Ethan Katz-Bassett, Matt Calder, and Team Win Best Paper Award at SIGCOMM 2021

October 29, 2021

ACM SIGCOMM is the flagship annual conference of the ACM Special Interest Group on Data Communication (SIGCOMM). The paper, “Seven Years in the Life of Hypergiants’ Off-Nets” uncovers and maps the expansion of content delivery networks (CDNs) which are groups of geographically distributed servers that speed up the delivery of web content by bringing it closer to where users are. 

On the team is:

The work that the paper highlights is important for helping researchers understand trends shaping the Internet, which is often opaque due to the distributed administration of the Internet (made up of tens or hundreds of thousands of networks). 
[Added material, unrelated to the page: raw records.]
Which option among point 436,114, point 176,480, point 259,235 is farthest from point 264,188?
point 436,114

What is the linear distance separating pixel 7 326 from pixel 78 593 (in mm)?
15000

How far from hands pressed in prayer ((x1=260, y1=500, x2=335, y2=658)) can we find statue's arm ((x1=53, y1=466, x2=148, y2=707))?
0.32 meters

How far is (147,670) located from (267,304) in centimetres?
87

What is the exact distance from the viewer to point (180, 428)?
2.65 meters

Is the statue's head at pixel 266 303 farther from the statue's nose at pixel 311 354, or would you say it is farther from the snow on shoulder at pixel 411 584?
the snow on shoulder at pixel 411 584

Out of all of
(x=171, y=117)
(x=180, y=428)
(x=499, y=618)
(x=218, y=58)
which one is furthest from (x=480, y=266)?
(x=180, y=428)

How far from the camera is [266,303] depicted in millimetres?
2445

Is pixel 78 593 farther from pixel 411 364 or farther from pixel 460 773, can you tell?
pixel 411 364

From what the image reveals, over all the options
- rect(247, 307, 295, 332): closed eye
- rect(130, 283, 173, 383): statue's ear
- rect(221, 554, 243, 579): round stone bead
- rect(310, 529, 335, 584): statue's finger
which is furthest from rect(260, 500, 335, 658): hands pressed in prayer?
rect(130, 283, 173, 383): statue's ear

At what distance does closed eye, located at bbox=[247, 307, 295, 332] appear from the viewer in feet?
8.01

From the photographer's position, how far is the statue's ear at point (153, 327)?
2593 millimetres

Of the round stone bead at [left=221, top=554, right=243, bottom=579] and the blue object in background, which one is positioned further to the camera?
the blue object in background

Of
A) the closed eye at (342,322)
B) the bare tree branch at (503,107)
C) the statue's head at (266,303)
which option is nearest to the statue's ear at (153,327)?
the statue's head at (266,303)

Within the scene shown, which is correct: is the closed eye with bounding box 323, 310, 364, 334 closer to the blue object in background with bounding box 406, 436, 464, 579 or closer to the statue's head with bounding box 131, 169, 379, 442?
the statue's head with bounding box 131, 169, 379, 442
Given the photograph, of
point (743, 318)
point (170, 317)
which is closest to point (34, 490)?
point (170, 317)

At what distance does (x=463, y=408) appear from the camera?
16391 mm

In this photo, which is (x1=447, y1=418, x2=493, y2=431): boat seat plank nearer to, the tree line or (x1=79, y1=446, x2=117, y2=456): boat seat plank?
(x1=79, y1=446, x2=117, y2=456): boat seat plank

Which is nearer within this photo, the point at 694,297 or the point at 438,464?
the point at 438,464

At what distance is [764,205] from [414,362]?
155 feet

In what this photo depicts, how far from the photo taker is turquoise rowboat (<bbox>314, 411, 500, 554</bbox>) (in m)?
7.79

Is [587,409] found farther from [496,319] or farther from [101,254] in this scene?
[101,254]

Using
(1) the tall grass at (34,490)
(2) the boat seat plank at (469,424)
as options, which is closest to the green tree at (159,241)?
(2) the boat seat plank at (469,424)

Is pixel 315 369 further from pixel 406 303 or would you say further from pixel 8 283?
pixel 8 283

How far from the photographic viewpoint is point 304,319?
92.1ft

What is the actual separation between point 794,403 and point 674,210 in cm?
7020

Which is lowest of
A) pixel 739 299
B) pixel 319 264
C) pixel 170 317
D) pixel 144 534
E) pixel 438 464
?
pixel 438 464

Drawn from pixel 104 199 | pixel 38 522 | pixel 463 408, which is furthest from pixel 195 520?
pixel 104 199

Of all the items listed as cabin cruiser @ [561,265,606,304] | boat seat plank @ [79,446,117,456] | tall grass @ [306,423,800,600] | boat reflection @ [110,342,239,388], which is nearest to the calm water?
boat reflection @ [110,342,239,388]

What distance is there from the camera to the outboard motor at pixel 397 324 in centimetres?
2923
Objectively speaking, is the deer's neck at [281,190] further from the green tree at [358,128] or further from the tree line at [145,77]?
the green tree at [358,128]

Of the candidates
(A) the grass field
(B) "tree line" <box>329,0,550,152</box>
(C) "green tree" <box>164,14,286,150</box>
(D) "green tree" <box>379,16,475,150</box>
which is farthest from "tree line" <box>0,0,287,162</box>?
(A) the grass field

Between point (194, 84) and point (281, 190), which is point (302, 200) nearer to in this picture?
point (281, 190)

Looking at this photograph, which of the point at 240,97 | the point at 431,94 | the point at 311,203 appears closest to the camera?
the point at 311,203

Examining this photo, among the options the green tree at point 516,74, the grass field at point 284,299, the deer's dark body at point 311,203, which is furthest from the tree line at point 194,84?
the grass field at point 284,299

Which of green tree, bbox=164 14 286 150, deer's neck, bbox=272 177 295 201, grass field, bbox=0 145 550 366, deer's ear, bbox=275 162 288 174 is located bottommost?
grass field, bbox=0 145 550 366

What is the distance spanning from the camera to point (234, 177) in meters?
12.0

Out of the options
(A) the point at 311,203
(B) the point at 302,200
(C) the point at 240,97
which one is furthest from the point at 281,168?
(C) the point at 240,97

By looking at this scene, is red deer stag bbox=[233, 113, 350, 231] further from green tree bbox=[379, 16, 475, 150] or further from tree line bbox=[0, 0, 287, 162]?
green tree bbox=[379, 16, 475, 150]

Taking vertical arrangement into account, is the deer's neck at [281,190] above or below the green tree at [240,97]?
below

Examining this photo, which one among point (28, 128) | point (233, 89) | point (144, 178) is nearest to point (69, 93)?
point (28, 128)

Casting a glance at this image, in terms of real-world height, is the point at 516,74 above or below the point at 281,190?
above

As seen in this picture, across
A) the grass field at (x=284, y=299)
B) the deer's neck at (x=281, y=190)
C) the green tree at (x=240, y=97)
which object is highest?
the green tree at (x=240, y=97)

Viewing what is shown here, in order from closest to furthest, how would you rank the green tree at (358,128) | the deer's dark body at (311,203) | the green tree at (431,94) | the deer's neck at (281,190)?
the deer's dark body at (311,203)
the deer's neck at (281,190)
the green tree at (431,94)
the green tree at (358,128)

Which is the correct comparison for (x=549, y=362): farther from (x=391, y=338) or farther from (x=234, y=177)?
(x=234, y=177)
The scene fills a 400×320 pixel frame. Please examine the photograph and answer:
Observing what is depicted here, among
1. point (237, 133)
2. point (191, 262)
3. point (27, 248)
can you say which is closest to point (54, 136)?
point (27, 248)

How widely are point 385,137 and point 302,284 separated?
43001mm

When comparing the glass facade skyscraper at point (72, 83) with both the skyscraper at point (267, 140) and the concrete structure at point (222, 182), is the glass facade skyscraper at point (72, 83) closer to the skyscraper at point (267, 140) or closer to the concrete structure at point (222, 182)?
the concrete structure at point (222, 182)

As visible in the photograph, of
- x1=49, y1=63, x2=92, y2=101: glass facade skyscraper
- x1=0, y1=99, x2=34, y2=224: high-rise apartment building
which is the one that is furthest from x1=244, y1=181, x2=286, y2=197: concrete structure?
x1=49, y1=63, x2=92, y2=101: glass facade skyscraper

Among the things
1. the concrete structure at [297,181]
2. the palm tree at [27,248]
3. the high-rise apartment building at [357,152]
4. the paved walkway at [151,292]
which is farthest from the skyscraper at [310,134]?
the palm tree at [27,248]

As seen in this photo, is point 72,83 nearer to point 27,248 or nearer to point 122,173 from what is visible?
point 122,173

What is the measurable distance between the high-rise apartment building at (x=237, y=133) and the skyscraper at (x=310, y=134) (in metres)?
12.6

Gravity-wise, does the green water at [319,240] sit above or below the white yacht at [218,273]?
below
The changes uncovered by the paper can also have implications for economists trying to model the Internet, since they impact the relationships between ISPs and content providers, and to regulators for policies such as net neutrality, which often treat local traffic differently.

Two trends that have transformed Internet traffic are:

  • Traffic has consolidated greatly. In 2007, it took 1000s of networks to account for half of the Internet's traffic. By 2009, it only took 150. Today, it's 5 -- these and the other large ones are the so-called "hypergiants" (Microsoft, Akamai, Google, Facebook, Netflix, Amazon, Cloudflare, Alibaba, etc)
     
  • With the rise of streaming video and other similar rich applications, the amount of traffic has increased a ton.

The hypergiants use various strategies to optimize their deployments to deliver this content. They deploy servers on their own networks - so-called "on-nets." Some of them also deploy servers in ISPs to serve the customers of the ISP locally - so-called "off-nets" because they are off the hypergiant's own network.

These off-nets are hard to detect using traditional measurement techniques, because they use IP addresses from the ISP, rather than from the hypergiant, so you don't know where to look, and because they only serve the local customers, so you'd need vantage points everywhere (in tens or hundreds of thousands of networks around the world) to find them by getting served by them. 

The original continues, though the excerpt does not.